FNE/SPZC denuncia medidas anti pedagógicas
FNE denuncia medidas anti pedagógicas

A Federação Nacional da Educação repudia as orientações enviadas às escolas, na tarde da passada sexta-feira, pelo Ministério da educação e Ciência (MEC) que alteram a rede escolar do próximo ano letivo. Consideramos que a importância de tais medidas deviam ter sido dadas a conhecer em tempo útil e não já depois de realizadas as matrículas.

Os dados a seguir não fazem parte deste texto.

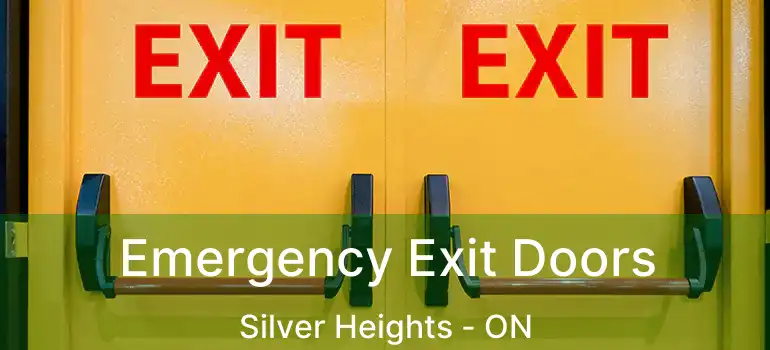  Emergency Exit Doors Silver Heights - ON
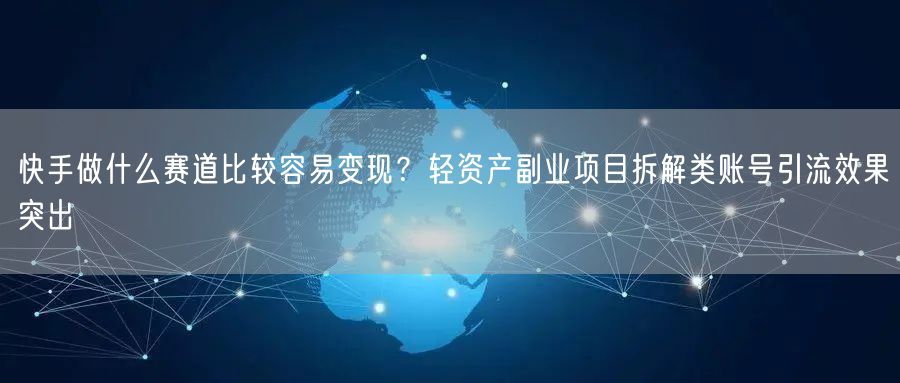 快手做什么赛道比较容易变现？轻资产副业项目拆解类账号引流效果突出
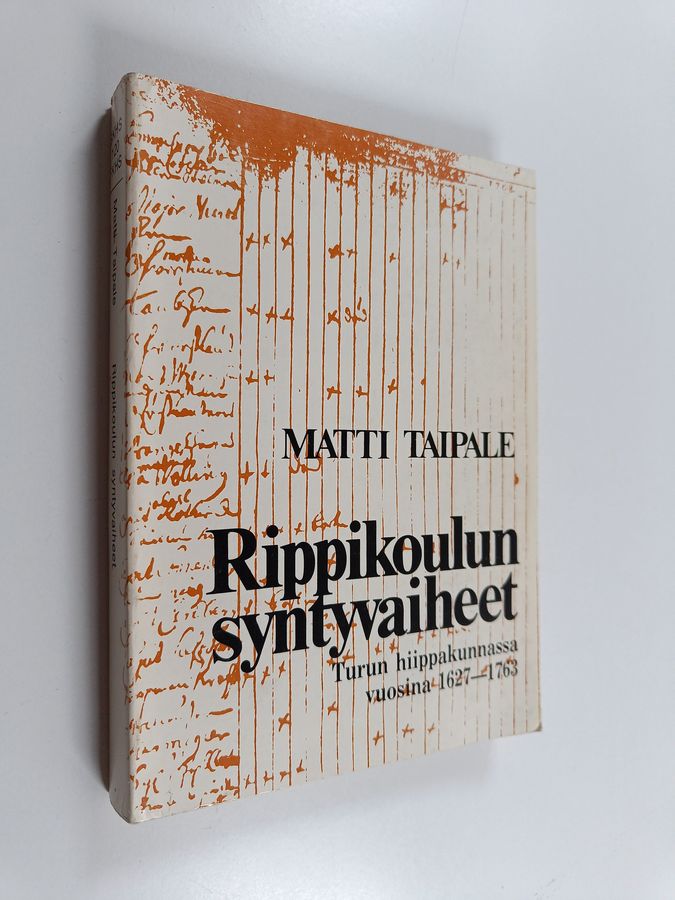 Rippikoulun syntyvaiheet Turun hiippakunnassa vuosina 1627-1763 =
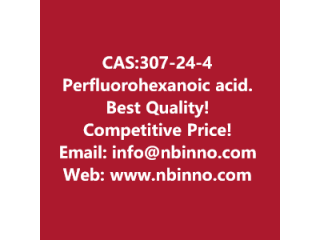 Perfluorohexanoic acid manufacturer CAS:307-24-4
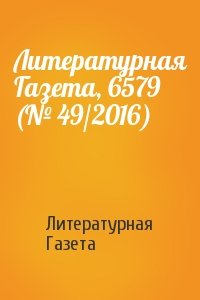 Литературная Газета - Литературная Газета, 6579 (№ 49/2016)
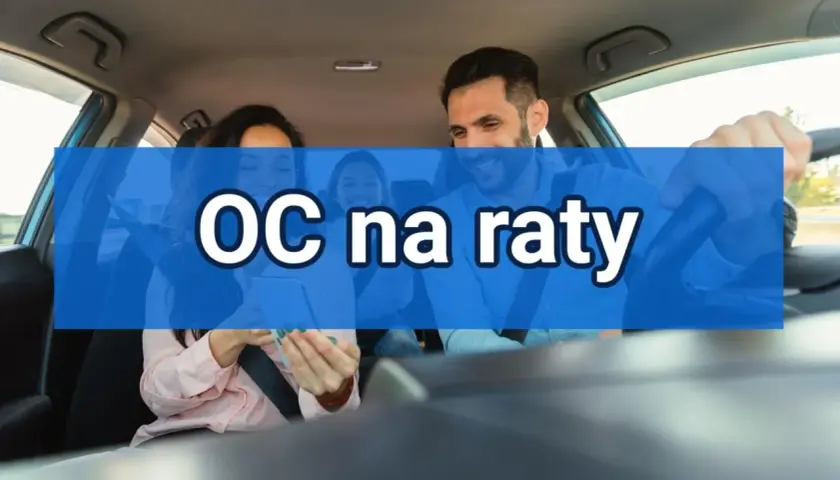 Rodzina w samochodzie, na niebieskim tle napis "OC na raty". Dowiedz się, na ile rat można rozłożyć ubezpieczenie samochodu.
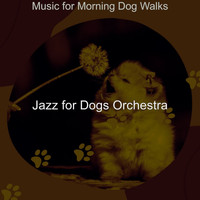 Jazz for Dogs Orchestra - Music for Morning Dog Walks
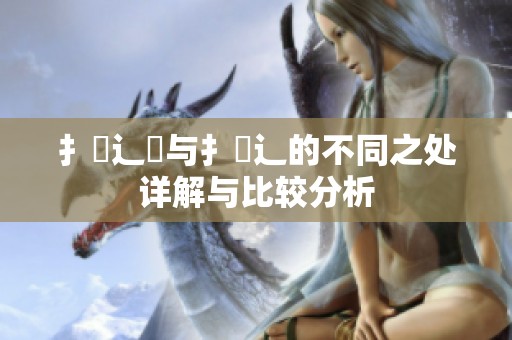扌喿辶畑与扌喿辶的不同之处详解与比较分析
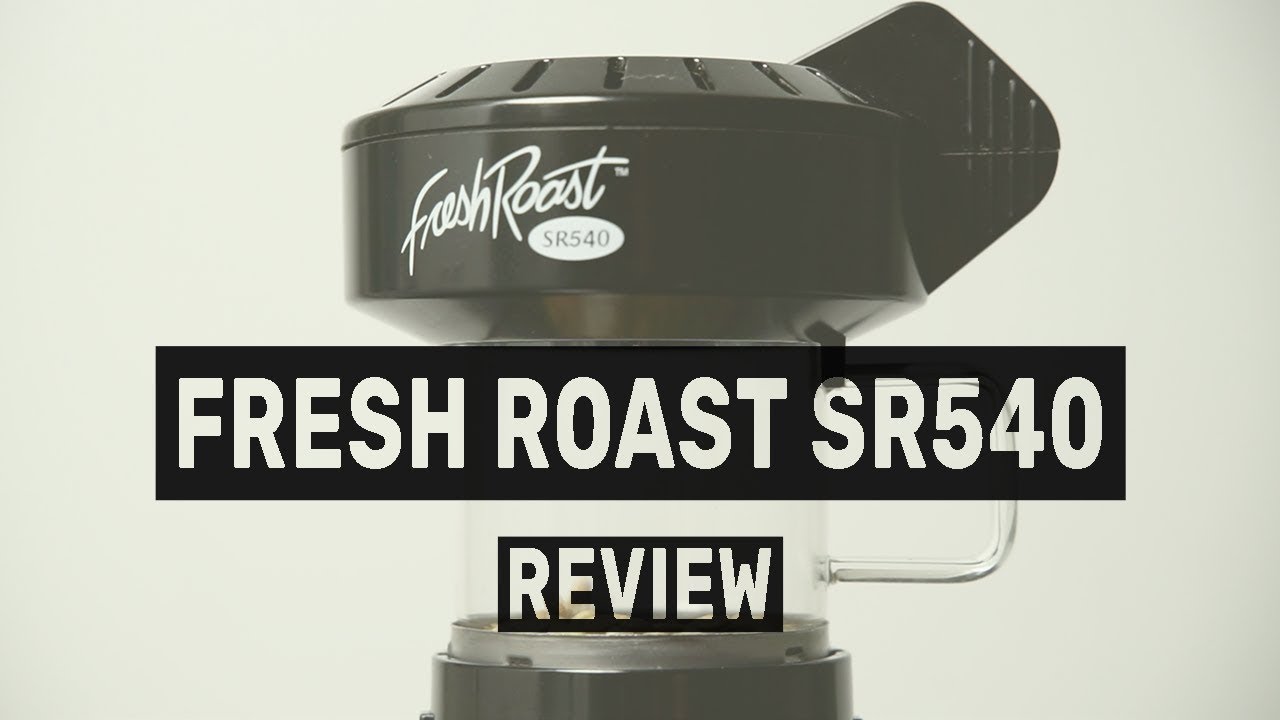 Our Favorite Home Coffee Roaster! Fresh Roast SR540 Review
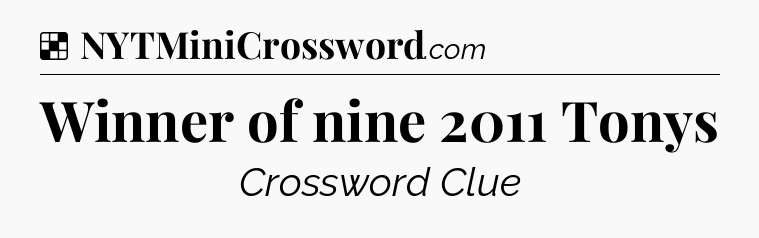 Solution: Winner of nine 2011 Tonys - NYT Crossword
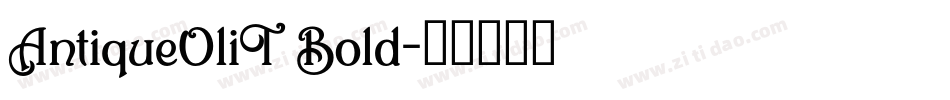 AntiqueOliT Bold字体转换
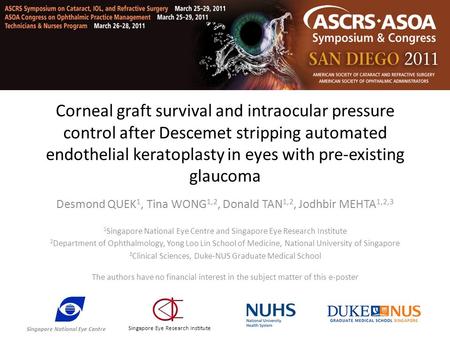 Corneal graft survival and intraocular pressure control after Descemet stripping automated endothelial keratoplasty in eyes with pre-existing glaucoma.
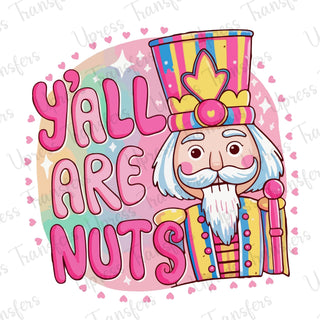 Yall Are Nuts Pastel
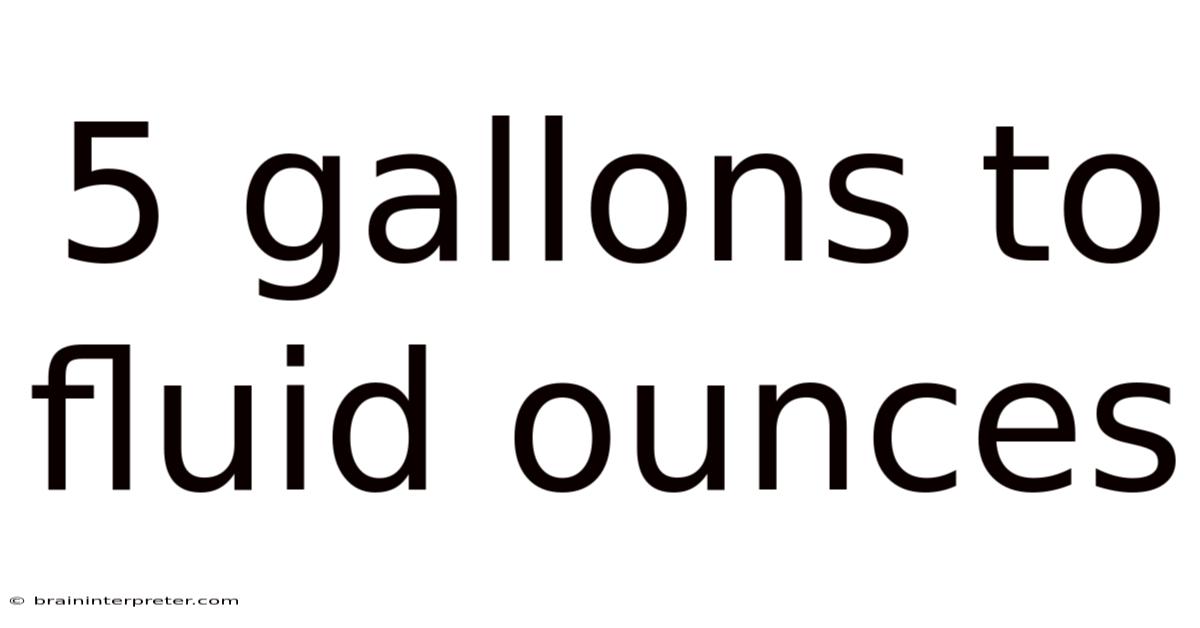 5 Gallons To Fluid Ounces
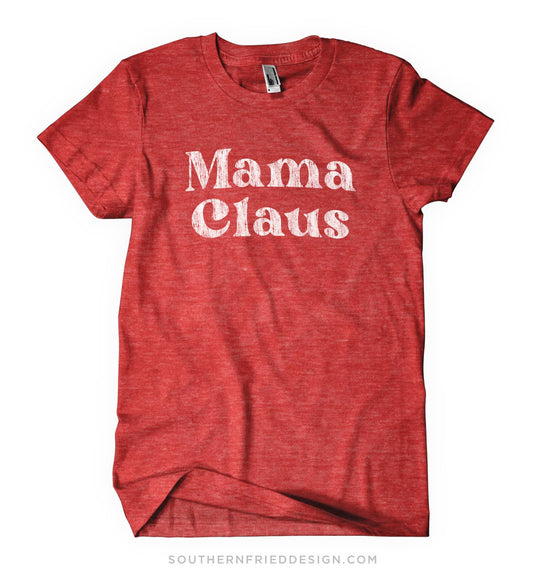 Mama Claus - Shirt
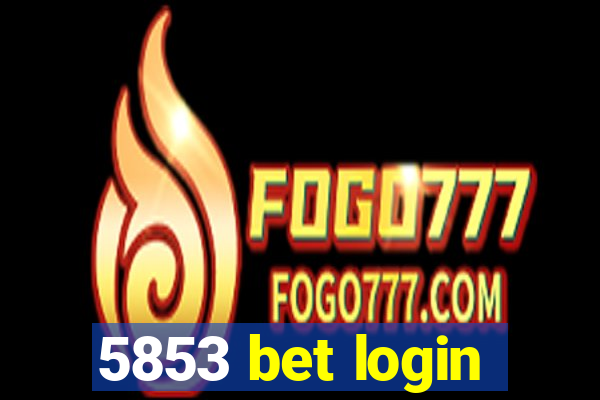 5853 bet login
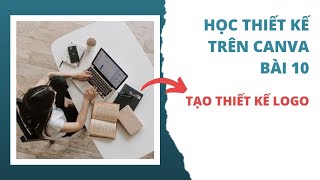 CxKizz |   Học thiết kế trên Canva Bài 10  |Tạo thiết kế logo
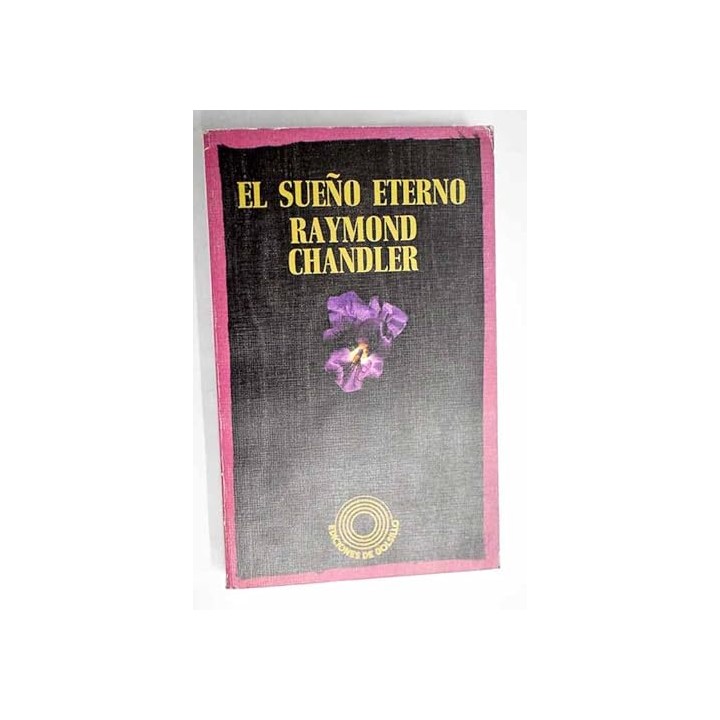 El Sueño Eterno - Raymond Chandler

Em causa estão as orientações previstas no despacho que o MEC enviou às escolas e que se traduzem:
- no desrespeito pelo trabalho já efetuado pelos diretores e professores das escolas;
- no corte de turmas do ensino regular e de turmas de cursos profissionais e Cursos de Educação e Formação (CEF);
- na redução da qualidade e oferta do ensino prestado aos alunos;
- na diminuição do número de professores necessários ao sistema.
A FNE considera que estas medidas de caráter anti pedagógico visam essencialmente a diminuição da oferta educativa com vista à redução do número de professores. Lembramos que as escolas estão obrigadas, até ao final do dia de hoje, de indicar o número de professores sem componente letiva, prazo manifestamente insuficiente dadas as orientações do MEC.
A FNE tudo fará para que tais medidas sejam reavaliadas pelo MEC de forma a que prevaleça uma rede escolar que tenha em conta os interesses dos alunos e a qualidade do ensino.